Exercise text Start Marker
Children are one of life’s most treasured gifts. As parents we try to do everything we can to keep them safe, happy and healthy. This week the Fire District is focusing on Pediatric Poisonings. We are going to discuss the most common poisonings for children and teens, ways to help prevent poisonings and overdoses and what to do if you suspect your children may have been exposed to a poison.
Most people assume poisonings mean you ate or drank something that harms or kills you. The word poison originated from the word “ Potio” which is latin for a drink but the word as grown to include more than eating and drinking. Poisons are substances that makes their way into your body and results in harm or death. The UV radiation from the sun, gasoline for your car and even the sugar we pour into our tea can be poisons in the right quantities and situations.
Children are rapidly trying to learn about their environment and themselves, pediatric curiosity. This process usually involves their mouth and hands and this is exactly why they are often suffer from unintentional poisonings. The most common poisonings for young children are Cosmetics, Personal Care products, Pain medicines, Foreign Bodies, Topical preparations, Vitamins, Antihistamines, pesticides, plants and antimicrobials. All most all of the substances can be found in every home, in our bathrooms, garages and kitchens. Despite efforts to design containers so they are difficult for children to get them open often children can figure it out or the containers are not closed correctly. Most cleaning supplies, cosmetics, personal care products and pesticides are not designed to keep children out. If you look at most pills they look like candy and when you smell our personal care products and cleaners they have a very friendly and inviting scent.
Pre-teens and Teenagers are developing their independence and experimenting as a part of the next phase of their growth. This “teenage trial” period will expose them to opportunities to try new activities, be exposed to alcohol, recreational drugs and a desire to fit in with their peers. The most common poisonings during the “teenage trials” are pain medications, illicit drugs, Alcohol, Inhalants, depression and other medications, pesticides and plants. Most teenagers are aware that the substances they are putting into their bodies can harm them, it is just over ridden by a desire to feel good, fit in with their peers or help them to escape their life. Another common cause of teenage poisonings/overdoses is improper dosing of medications. Parents may allow their teenager to take their own medications or over the counter pain medications as they show they are responsible enough to do so. It can be hard for adults to figure out the timing of medications, how much to take and what medications we cannot take together. Teenagers are even less likely to understand dosing, interactions and timing, add in a changing metabolism, actively developing brain and floods of emotions it can lead to unintentional and intentional poisonings/overdoses.
Exercise text End Marker
_Task set:_
a: According to the passage on pediatric poisonings, what word did "poison" originate from, and what does it mean in Latin?
b: Resume the passage on pediatric poisonings, picking up right after its final sentence.
The data that comes after the passage on pediatric poisonings isn't needed for anything here.
Data provided Start Marker
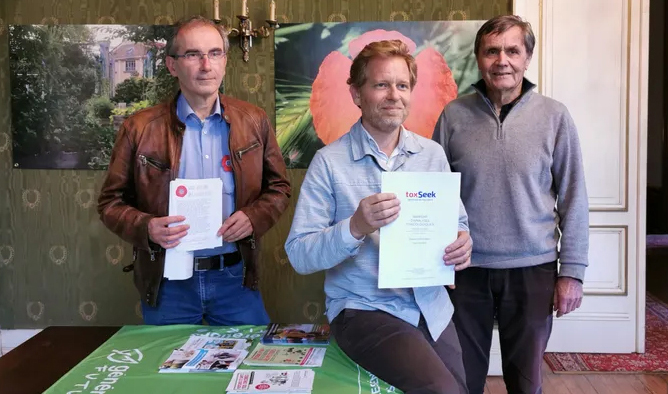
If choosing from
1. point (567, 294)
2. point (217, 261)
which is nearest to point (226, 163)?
point (217, 261)

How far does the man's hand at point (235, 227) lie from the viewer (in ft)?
6.67

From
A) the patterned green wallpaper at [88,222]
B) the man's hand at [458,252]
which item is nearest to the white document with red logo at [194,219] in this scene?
the man's hand at [458,252]

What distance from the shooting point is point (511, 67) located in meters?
2.05

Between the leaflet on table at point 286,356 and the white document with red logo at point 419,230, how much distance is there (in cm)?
28

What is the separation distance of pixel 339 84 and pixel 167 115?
65.0 inches

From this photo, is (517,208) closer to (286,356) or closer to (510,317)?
(510,317)

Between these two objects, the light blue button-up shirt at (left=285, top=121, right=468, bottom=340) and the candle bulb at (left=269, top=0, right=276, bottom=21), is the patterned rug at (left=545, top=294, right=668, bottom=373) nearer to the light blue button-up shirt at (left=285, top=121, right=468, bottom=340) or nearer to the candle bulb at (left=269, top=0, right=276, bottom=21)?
the light blue button-up shirt at (left=285, top=121, right=468, bottom=340)

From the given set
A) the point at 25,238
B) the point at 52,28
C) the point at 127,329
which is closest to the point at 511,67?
the point at 127,329

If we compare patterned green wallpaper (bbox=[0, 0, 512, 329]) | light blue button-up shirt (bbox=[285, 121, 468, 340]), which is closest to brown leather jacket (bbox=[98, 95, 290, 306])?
light blue button-up shirt (bbox=[285, 121, 468, 340])

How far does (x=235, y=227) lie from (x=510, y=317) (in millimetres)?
1028

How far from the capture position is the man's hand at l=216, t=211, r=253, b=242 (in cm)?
203

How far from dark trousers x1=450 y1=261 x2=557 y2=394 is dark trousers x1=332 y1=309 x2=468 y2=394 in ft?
1.33

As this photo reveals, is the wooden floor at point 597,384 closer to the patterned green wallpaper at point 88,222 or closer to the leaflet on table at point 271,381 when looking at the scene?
the patterned green wallpaper at point 88,222

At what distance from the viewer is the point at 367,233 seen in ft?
5.10
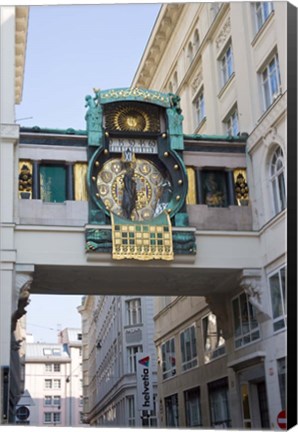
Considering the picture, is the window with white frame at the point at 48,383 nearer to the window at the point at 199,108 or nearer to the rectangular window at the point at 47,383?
the rectangular window at the point at 47,383

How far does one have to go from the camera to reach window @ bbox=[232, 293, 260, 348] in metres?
23.5

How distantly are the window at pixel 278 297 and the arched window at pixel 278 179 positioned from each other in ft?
6.39

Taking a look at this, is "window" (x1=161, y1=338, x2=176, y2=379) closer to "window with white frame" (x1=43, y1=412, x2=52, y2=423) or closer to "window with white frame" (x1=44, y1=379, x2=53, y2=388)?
"window with white frame" (x1=43, y1=412, x2=52, y2=423)

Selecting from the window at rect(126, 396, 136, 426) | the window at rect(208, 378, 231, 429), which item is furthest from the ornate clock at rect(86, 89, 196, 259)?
the window at rect(126, 396, 136, 426)

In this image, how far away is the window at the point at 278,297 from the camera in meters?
21.0

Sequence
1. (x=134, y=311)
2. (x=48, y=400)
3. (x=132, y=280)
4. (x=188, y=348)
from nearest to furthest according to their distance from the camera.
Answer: (x=132, y=280) → (x=188, y=348) → (x=134, y=311) → (x=48, y=400)

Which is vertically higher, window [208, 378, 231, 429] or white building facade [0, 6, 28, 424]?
white building facade [0, 6, 28, 424]

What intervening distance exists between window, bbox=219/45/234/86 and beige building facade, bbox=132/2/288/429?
0.04 meters

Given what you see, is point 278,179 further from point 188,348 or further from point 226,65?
Data provided End Marker
_Task answers:_
a: It originated from "Potio," which is Latin for a drink.

b:
We can help prevent our children and teenagers from being poisoned by attacking the issue from two fronts at once. When our children are very young we want to ensure our medications, cleaners, pesticides, personal products etc… are kept up high in cabinets and behind secured doors. We need to remember to always put things back safe and secure, even if we are just stepping out of the room for a second. We also need to start talking to our children early on about what to do if you find something “dangerous”, pill bottles, medicines and let them know that it can make them very sick. Outside safety is another area we need to hit on. Children don’t know that the berries, mushrooms and plants in the yard are different from the ones they will see at the table. It is important to establish a rule that they should not pick or eat any flowers, berries, leaves, mushrooms or plants without asking an adult first. It is also important to remember that while you may not spray your yard with harmful pesticides that others may spray theirs, especially those found along roads and noxious species.
If you decide to allow your teenager to start taking their own medications and over the counter medications it is important to sit down with them and discuss what the medication is, what it does and the dangers they pose to their health. It also could be a good idea to provide them with limited access to a small supply, a days dose, and instructions to call or text you if they are going to take it so you can account for it. On the same token spend some time going over the poisonous plants found in your area, including plants like poison oak and stinging nettles. As they decide to spend more time out in the woods and exploring the world around them they will need to recognize the plants and know what to do if they are exposed to them.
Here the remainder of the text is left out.